Traditionally, highway resurfacing projects have been a challenge, not only for the contractor, but the inconvenienced community through which the road passes. To collect the project data needed to perform the resurface, typically required lane closures and a team of surveyors collecting data points from along the side of the road with diverted traffic whizzing past. It was a slow, cumbersome, and dangerous process, that affected the daily commuter flow and affected the contractor's project timeline.
But things are better. Designed to work at the speed of highway traffic, technology like resurfacing systems are intended to safely assist road resurfacing contractors without the need for road or lane closures. The systems are fully automated with GNSS and sonic tracker control. It is designed to deliver accurate thickness boundaries while maintaining projected yield. It eliminates the need for survey strings, averaging skis, and lasers.
In most situations, it’s inconvenient or impossible, to shut down a road and map its surface using traditional point-to-point surveying methods. But new ways to scan roads at highway speeds with no need for lane closures, crash trucks, escorts or any other typical road survey collection obstacles are helping.
Systems like the Topcon SmoothRide uses a Topcon RD-M1 (Realistic Dimension — Mapping One) Road Resurfacing Scanner that is attached to a vehicle, typically a pick-up truck. The downward facing laser scanner connects to a standard tow hitch or the front of any vehicle with standard tow hooks. With using standard tow hitches and hooks, the scanner is designed to be easy to remove and adapt to any vehicle, thus eliminating the need to have a dedicated vehicle to operate the RD-M1. The unit is designed to collect millions of points at scan rates of up to 100 times per second.
Cruising at normal highways speeds, the 3-D surface scanning can cover miles of road in a short time. The collected data is automatically timestamped and stored for the next step of data management and point cloud generation. The mounted scanner captures millions of data points that are collected safely from the cab of the truck or car. The system points out that the driver can begin a road-surface surveying session by simply clicking the start button on their laptop computer and go.

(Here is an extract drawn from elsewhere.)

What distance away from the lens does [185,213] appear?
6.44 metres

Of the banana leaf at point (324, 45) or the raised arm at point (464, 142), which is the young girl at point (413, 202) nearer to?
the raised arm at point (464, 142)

The RD-M1 employs Collect 2.0 graphical collection software, which features an interface status bar that indicates the optimum speed for collecting road information based on the project requirements. Capturing road details at proper speed helps enable SmoothRide to deliver the best possible results.
"I like that we can collect accurate topos while driving 50 miles per hour," says Chris Smithson, project manager with Big Creek Construction, Lorena, Texas. "We used it recently on a 3.5-mile section of Ranch Road 2838 in Mexai, Texas, where we were able to give the State more accurate cross sections and dirt quantities on the two-lane road and shoulders project we worked on. It saved us time and money."
A feature called Memos is designed to allow operators to create balloons with messages on the map. The collected data can also be made visible in the processing software—enabling specific site conditions to be noted for future reference.
A Manage Runs feature is designed to enable operation without necessitating an internet connection. The software display's large buttons which are intended to make using a tablet or laptop with touch screen easier. Operators can copy data collections to a USB drive, delete them from the hard drive, and add or remove them from the manager.
The RD-M1 Collect 2.0 software has a Plan Route feature that allows for the import of kml files of predetermined routes, designed to help ensure that nothing is missed during the data collection run.
The detailed road surface scanning can be used to create and manage large point cloud information with it intuitive "Mobile Master Office" software. The data can then be seamlessly transferred into MAGNET Office software’s 'Resurfacing' module to bring out the full array of software features needed to meet smoothness and cross slope requirements, while adhering to any minimum or maximum thickness specified for the job.
The systems can assist contractors with variable depth milling and achieve uniform thickness in paving. The system is said to eliminate the time and costs of survey work and to benefit bid and spec jobs in advance by providing more accurate surface data.
"We use the 3D scanner part as a survey tool to safely collect the data we need and eliminate hours of cross-section measurements," says John Dowalter, survey and machine control manager for Shelly and Sands, Zanesville, Ohio. "It is great for capturing bridge approaches that sometimes have a big skew leading up to the bridge surface. That feature helped tremendously on a recent resurfacing section of I-71 between Columbus and Cleveland, which has a number of bridges that could have occupied hours of time for my crew."